Paresthetic-pain signals arising either from the spinal cord or from DRG neurons are not suppressed, and it is possible that they are inappropriately amplified. In the spinal cord, axonal regeneration either fails entirely or is not initiated; we can only speculate how an injured spinal-cord axon becomes a source of ectopic impulses.


Based on this information, the most effective medical treatments for neuropathic pain are those known to reduce neuronal excitability, including benzodiazepines (diazepam, lorazepam, etc.), anticonvulsants (phenytoin, carbamazepine), and tricyclic antidepressants. Narcotic medications are partially but temporarily effective; since most of the syndromes result from permanent injury of the spinal cord, exposing patients not only to the dependency of narcotic medication but also to the many potential adverse effects is often impractical.

The benzodiazepine family of drugs inhibits neurons by sensitizing the so-called GABA (gamma-amino butyric acid, an inhibitory neurotransmitter) receptors residing in sensory-nerve terminals. Phenytoin and carbamazepine block the sodium channel, therefore disallowing sodium ions from entering neurons. Phenytoin, carbamazepine, and other similar medications have the peculiar property of blocking sodium channels only when they are excessively active. If excessive trains of ectopic impulses are generated in, for example, a neuroma, these drugs can selectively (although partially) suppress that activity without suppressing neural activity in the whole body.

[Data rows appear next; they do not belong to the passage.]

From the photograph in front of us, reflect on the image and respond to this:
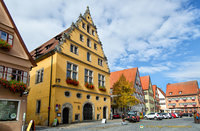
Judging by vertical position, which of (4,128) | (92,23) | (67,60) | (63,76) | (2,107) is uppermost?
(92,23)

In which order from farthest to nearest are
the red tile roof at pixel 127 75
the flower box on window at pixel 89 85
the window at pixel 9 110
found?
the red tile roof at pixel 127 75 → the flower box on window at pixel 89 85 → the window at pixel 9 110

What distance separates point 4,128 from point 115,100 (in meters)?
28.7

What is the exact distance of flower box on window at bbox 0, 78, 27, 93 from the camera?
1380cm

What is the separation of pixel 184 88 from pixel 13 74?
72.2 meters

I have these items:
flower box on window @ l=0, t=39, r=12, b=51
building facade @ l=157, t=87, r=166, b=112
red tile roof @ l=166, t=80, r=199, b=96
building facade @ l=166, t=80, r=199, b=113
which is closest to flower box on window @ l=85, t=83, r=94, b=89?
flower box on window @ l=0, t=39, r=12, b=51

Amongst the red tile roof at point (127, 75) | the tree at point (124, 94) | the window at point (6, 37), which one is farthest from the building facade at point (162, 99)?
the window at point (6, 37)

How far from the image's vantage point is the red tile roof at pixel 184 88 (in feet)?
230

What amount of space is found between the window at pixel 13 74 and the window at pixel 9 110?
1958 mm

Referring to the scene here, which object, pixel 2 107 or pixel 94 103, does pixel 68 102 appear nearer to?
pixel 94 103

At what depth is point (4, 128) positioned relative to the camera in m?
13.8

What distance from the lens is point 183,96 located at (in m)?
70.8

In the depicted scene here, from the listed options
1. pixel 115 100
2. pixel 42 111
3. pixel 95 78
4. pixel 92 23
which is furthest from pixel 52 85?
pixel 115 100

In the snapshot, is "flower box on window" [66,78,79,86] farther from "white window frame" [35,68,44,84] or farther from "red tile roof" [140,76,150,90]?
"red tile roof" [140,76,150,90]

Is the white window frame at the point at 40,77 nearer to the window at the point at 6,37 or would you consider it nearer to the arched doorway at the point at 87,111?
the arched doorway at the point at 87,111
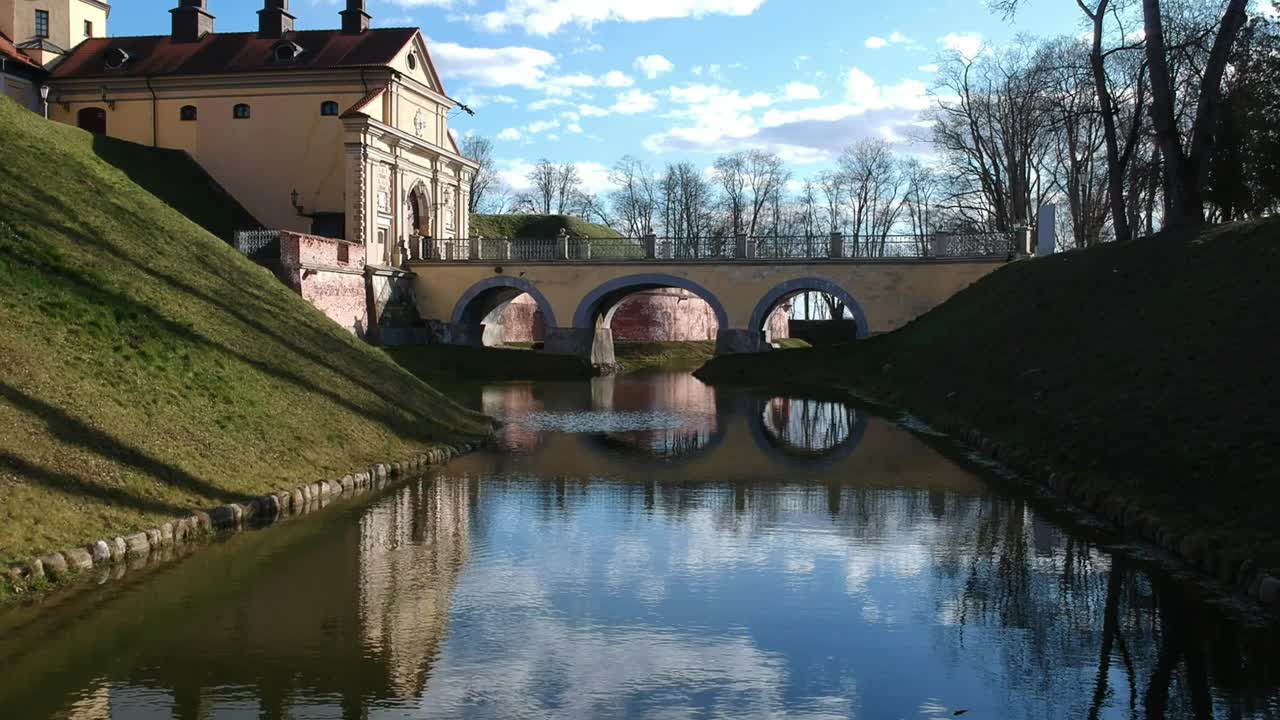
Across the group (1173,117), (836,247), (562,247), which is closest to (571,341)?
Result: (562,247)

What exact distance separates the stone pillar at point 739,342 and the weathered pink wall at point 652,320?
10949 millimetres

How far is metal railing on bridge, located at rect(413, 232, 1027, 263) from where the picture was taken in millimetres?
40844

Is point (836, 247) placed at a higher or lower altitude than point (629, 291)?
higher

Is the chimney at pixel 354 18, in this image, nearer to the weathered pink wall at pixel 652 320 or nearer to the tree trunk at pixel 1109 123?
the weathered pink wall at pixel 652 320

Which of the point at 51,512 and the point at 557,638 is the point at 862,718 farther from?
the point at 51,512

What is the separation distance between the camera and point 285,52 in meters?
44.6

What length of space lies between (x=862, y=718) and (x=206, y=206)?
3904cm

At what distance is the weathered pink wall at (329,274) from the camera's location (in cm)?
3641

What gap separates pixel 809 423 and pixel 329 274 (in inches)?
783

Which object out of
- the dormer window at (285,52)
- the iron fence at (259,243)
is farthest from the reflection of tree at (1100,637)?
the dormer window at (285,52)

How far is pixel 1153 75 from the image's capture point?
2620 cm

Unfortunately, these medications are difficult for patients to tolerate at the high doses necessary to significantly lessen symptoms. Tricyclic antidepressants inhibit the metabolism of chemical messengers such as norepinephrine and serotonin; this prolongs and bolsters inhibitory activity.

The Yale Center research team is exploring development of new drugs to provide more effective treatment for pain and paresthesia after SCI. By finding those that block only the sodium channels produced by spinal sensory-neurons after injury, selectively silencing nerve cells responsible for the pain may be possible. This research, ongoing at the PVA/EPVA Research Center Sensory Neuron Laboratory, is moving along rapidly.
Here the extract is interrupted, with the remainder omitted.